Instructions for the task => What you return must be the lines of the data that hold the word "frames".

Data to process =>
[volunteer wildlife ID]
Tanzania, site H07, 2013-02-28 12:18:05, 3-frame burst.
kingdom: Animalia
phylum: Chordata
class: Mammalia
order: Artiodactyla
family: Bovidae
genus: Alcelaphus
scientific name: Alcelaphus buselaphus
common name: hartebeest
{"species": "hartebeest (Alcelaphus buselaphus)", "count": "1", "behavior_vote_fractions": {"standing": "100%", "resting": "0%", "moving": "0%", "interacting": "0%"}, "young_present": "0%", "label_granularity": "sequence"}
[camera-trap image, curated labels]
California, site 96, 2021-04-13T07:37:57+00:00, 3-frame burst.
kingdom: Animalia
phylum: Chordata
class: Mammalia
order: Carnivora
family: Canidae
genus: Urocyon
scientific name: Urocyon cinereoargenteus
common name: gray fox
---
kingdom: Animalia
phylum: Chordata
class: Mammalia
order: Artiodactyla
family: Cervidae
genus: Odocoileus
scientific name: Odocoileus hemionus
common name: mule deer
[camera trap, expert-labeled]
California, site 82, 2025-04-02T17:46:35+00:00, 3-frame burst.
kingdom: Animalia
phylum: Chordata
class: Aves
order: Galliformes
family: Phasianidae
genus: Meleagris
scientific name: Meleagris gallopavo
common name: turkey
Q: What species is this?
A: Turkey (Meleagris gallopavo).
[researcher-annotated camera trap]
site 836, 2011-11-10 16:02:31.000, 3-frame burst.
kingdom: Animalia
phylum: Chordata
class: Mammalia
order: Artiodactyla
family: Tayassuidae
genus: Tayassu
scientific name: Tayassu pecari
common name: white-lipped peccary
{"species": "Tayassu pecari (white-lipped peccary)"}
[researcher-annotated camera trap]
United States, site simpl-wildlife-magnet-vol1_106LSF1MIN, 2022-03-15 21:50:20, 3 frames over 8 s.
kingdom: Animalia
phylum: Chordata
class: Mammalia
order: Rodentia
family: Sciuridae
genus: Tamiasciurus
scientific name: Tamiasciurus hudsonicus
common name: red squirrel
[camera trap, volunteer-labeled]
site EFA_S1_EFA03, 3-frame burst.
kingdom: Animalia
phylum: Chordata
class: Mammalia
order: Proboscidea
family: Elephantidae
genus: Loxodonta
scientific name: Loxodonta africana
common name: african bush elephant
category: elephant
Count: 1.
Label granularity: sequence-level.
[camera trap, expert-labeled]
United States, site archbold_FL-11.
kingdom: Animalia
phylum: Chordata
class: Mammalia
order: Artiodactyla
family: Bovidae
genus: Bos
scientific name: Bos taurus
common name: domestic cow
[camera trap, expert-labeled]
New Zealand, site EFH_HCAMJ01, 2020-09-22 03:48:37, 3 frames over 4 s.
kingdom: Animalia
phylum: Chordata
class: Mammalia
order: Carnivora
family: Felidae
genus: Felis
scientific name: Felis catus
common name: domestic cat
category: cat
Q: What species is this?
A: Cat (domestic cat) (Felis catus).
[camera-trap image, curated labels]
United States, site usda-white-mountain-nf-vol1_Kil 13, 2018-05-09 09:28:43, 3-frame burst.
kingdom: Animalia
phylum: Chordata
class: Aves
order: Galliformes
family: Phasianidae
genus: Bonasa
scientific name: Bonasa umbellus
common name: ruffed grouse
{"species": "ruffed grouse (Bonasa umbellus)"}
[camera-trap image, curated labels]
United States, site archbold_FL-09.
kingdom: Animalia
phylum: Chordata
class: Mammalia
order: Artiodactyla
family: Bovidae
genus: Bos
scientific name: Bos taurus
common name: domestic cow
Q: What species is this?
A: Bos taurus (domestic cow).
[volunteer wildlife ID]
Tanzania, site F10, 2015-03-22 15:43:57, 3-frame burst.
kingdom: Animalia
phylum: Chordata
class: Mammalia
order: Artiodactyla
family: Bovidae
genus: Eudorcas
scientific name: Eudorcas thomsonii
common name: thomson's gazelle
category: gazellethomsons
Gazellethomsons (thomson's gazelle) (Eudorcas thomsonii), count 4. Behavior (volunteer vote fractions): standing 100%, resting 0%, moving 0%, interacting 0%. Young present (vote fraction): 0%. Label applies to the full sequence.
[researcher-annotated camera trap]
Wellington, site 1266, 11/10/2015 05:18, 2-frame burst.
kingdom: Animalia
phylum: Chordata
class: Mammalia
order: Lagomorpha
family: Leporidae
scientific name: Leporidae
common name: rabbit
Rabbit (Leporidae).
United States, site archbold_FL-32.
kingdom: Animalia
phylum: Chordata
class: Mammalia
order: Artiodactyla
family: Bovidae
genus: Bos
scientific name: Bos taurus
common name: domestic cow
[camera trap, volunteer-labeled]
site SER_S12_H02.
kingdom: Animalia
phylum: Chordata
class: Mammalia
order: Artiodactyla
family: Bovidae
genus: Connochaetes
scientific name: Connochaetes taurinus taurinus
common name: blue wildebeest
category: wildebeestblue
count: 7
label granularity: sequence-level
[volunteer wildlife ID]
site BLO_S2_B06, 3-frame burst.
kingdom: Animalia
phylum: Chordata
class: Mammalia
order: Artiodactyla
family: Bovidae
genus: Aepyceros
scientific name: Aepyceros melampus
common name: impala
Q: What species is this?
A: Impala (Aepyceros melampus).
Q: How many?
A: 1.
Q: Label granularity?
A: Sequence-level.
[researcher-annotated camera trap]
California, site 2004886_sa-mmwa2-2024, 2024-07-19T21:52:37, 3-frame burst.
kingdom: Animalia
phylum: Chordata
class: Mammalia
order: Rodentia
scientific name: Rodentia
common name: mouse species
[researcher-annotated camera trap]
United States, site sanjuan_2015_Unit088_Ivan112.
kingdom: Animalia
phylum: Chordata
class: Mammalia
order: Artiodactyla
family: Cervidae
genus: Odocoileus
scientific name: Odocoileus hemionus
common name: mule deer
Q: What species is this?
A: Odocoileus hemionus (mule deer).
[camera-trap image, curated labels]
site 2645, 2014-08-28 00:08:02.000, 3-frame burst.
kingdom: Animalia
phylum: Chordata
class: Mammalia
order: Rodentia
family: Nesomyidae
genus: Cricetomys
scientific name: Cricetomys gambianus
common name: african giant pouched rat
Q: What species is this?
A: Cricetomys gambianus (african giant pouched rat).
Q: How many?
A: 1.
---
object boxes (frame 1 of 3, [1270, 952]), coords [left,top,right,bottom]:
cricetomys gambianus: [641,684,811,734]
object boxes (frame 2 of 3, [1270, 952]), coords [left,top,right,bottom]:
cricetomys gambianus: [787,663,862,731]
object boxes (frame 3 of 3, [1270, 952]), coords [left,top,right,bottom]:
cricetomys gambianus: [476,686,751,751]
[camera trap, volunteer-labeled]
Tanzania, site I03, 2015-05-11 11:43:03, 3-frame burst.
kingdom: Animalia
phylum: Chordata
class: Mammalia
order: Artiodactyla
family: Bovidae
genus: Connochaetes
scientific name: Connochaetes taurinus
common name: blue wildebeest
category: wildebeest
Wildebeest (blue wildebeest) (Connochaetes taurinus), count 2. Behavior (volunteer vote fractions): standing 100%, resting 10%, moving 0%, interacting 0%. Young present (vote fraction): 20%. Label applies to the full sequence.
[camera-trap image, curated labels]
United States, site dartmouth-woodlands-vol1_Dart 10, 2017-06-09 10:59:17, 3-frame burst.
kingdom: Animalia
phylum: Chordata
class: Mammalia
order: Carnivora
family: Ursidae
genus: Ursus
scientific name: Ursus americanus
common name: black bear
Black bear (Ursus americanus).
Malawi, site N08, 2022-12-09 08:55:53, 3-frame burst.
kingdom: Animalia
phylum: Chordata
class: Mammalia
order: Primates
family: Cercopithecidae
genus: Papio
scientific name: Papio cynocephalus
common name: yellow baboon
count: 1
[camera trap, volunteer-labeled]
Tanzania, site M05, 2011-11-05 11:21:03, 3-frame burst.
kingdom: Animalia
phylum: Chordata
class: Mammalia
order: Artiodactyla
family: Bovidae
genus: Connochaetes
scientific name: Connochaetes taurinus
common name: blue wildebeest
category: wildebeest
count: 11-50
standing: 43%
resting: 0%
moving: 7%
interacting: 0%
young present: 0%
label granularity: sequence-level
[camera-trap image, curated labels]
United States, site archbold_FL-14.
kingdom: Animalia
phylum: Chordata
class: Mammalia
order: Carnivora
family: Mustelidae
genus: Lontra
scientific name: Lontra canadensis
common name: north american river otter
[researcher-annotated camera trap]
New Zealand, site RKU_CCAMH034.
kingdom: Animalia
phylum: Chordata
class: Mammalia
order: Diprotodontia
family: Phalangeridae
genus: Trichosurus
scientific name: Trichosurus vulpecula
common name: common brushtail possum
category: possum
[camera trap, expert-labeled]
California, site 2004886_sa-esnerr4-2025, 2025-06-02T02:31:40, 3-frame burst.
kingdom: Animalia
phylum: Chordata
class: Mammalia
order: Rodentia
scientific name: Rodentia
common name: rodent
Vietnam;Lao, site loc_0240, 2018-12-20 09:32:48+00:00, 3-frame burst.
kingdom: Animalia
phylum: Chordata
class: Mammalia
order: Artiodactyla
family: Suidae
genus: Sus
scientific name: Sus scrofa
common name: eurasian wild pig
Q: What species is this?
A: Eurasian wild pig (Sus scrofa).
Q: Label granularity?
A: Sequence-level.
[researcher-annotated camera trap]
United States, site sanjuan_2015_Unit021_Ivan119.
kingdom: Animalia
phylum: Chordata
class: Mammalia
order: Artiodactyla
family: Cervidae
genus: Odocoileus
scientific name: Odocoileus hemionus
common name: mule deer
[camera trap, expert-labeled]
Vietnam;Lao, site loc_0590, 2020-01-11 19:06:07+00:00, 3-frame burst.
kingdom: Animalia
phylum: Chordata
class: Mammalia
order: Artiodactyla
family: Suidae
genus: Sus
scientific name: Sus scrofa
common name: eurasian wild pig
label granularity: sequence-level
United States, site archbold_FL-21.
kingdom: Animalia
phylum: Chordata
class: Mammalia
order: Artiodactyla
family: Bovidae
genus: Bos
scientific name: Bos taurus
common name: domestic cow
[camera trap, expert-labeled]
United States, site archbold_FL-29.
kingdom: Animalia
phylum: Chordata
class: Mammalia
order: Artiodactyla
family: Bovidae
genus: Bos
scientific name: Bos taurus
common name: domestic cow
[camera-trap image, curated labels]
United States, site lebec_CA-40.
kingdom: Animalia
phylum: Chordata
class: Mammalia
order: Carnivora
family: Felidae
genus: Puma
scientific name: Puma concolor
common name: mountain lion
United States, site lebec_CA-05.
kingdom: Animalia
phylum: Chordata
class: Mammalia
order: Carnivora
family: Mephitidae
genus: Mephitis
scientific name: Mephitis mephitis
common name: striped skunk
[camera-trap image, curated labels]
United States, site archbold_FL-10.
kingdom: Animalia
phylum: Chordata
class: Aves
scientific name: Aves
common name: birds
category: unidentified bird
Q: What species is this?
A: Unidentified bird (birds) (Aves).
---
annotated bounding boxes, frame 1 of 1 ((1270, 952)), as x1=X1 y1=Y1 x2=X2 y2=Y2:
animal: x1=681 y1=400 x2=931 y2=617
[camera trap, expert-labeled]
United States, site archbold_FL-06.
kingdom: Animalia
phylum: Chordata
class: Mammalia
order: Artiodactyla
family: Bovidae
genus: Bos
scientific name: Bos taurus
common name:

Response to the exercise =>
United States, site simpl-wildlife-magnet-vol1_106LSF1MIN, 2022-03-15 21:50:20, 3 frames over 8 s.
New Zealand, site EFH_HCAMJ01, 2020-09-22 03:48:37, 3 frames over 4 s.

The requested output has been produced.